Truth is the highest value in our work – not a big emotional outpour. Emotions don’t have a hierarchy in the technique and quiet, truthful moments are just as valuable as enraged outbursts. Feelings are just feelings. We don’t rate them as good/bad or better than any other.

Our goal is to train you through 5 simple (not easy) exercises to live truthfully and impulsively in the given circumstances of your character.

Actors often ask themselves how can I break through this block or that block or access this emotion or that emotion. My response to that is to focus on being truthful and with every brave moment that you take forward in your work, your borders will expand, gradually leading you to the vulnerable, open point of emotional expression and truthful feeling.

Emotions are felt in the body and feelings are labelled in the mind. So rather than approaching a scene with the idea that you “have difficulty with this feeling” we work towards your body experiencing a truthful emotion, which is sub-conscious, often unconscious and uncontrollable. After all, ideas and feelings are coming from your conscious mind, as you try to figure it out in your head. Your head can’t help you but your body can.  Feelings can be consciously hidden. Emotions are felt regardless of what you try to get your mind to do with them.  

There is no quick exercise I can give you to break through a perceived block. In my view, it’s about the permission you give yourself to go that little bit further each time you come up against that feeling you don’t experience often or that place you “don’t like to go”. Each time you come up to its edge, the border extends a little further from where it started. As your border territory grows with your courage, there will come the time you move through it – safely, without pressure from a teacher or director that berates, belittles, digs and wears you down to achieve the result.

Brené Brown said:

Vulnerability sounds like truth and feels like courage.

We are all socially conditioned to be polite (for the most part) and hold back much of our natural, truthful emotional response from the time we are young. We’ve all been and seen the upset, overloaded emotional toddler who is openly, uncontrollably expressing their emotions. And at some point, we were likely told to sshhh, stop crying, be quiet or to stop behaving in that way.
 

It takes courage to be vulnerable and show your emotions – especially the deep ones. The ones we don’t like to show up, the hidden ones – hidden through fear of judgment, not being accepted, not being cared for, of what might happen if it all came out. They are primal, often kept hidden for fear of what showing them might result in. Accessing these emotions is scary for many actors. The raw, truthful, powerful embodied emotions that occur and you release are a gift, not just for you, but for your audience. We view this as an actor working the muscles that they need in order to do their job as best they can, – not you, the person having an outburst, being unlikeable or having a breakdown.

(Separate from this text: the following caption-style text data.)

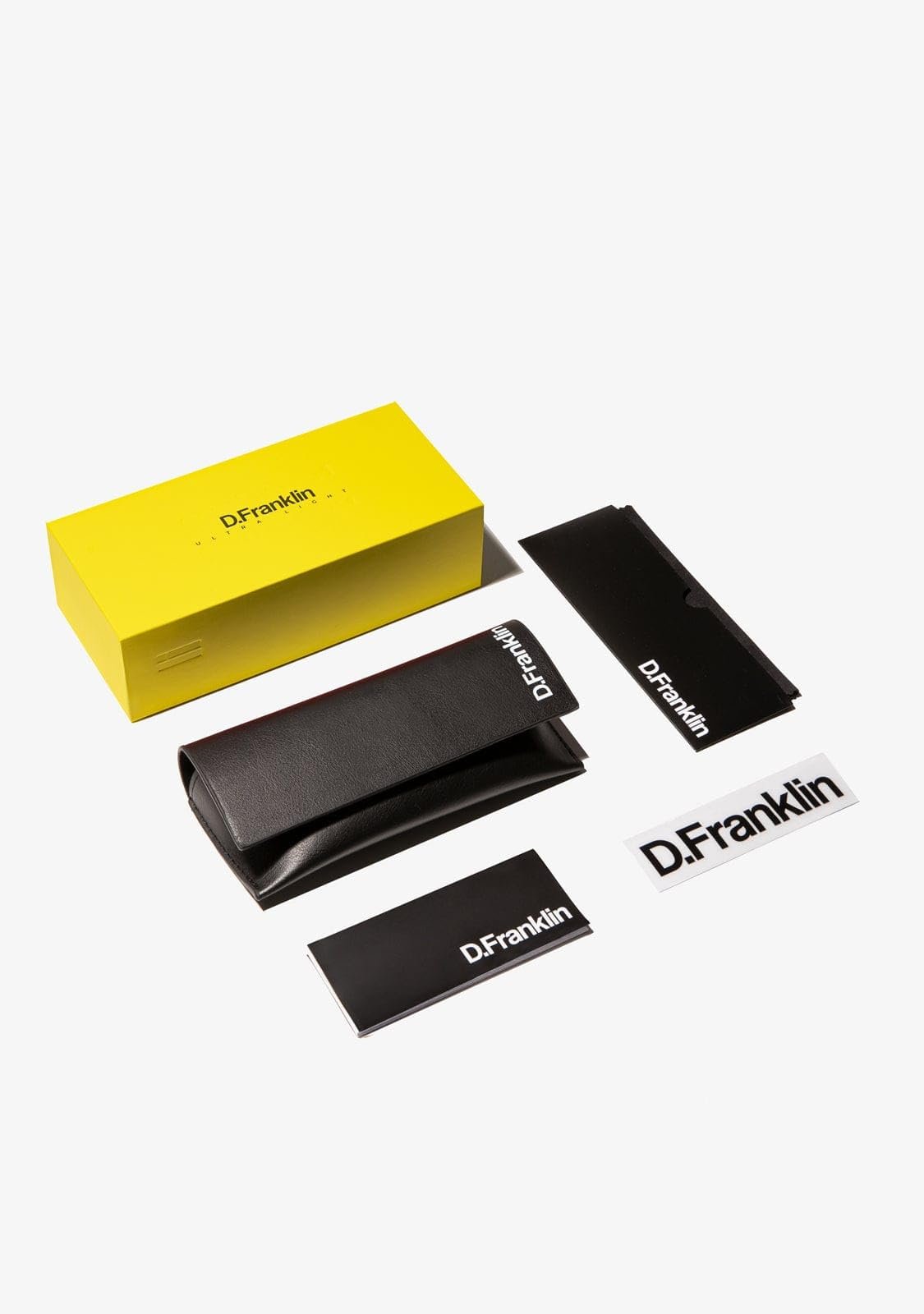 Солнцезащитные очки D.Franklin Unisex Ultra-light-s-Round Redondo Красный, фото №5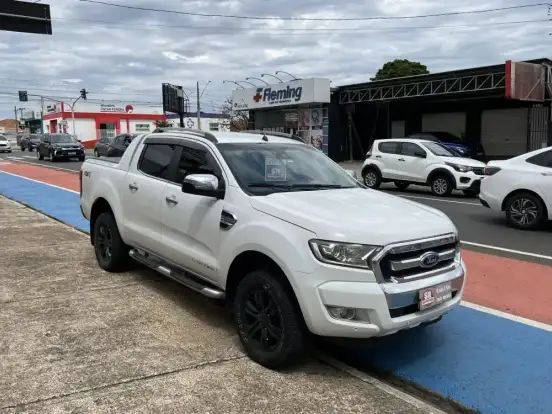FORD-RANGER-3.2 LIMITED 4X4 CD 20V DIESEL 4P AUTOMÁTICO FORD-RANGER-2017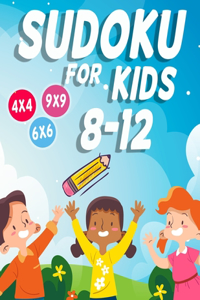 Sudoku For Kids 8-12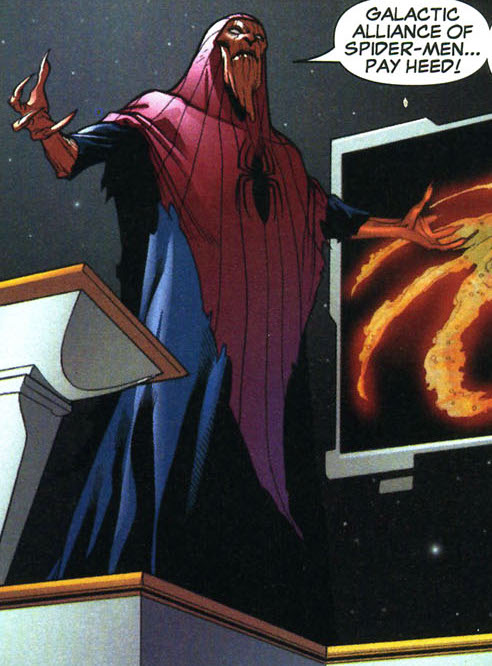 Father Spider (Earth-616) | Spider-Man Wiki | FANDOM powered by Wikia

We all get up each day and head into the world with our armour up and mask on so we can function. To order coffees, drive on the road, get on the tram and generally be socially accepted.

It is my job to show you the ways to gently let these armours down so that you can act – openly, truthfully and fully – with access to all of your emotion. It happens gradually, over time, as you build trust and confidence in yourself as you discover the technique and trust those you are working with.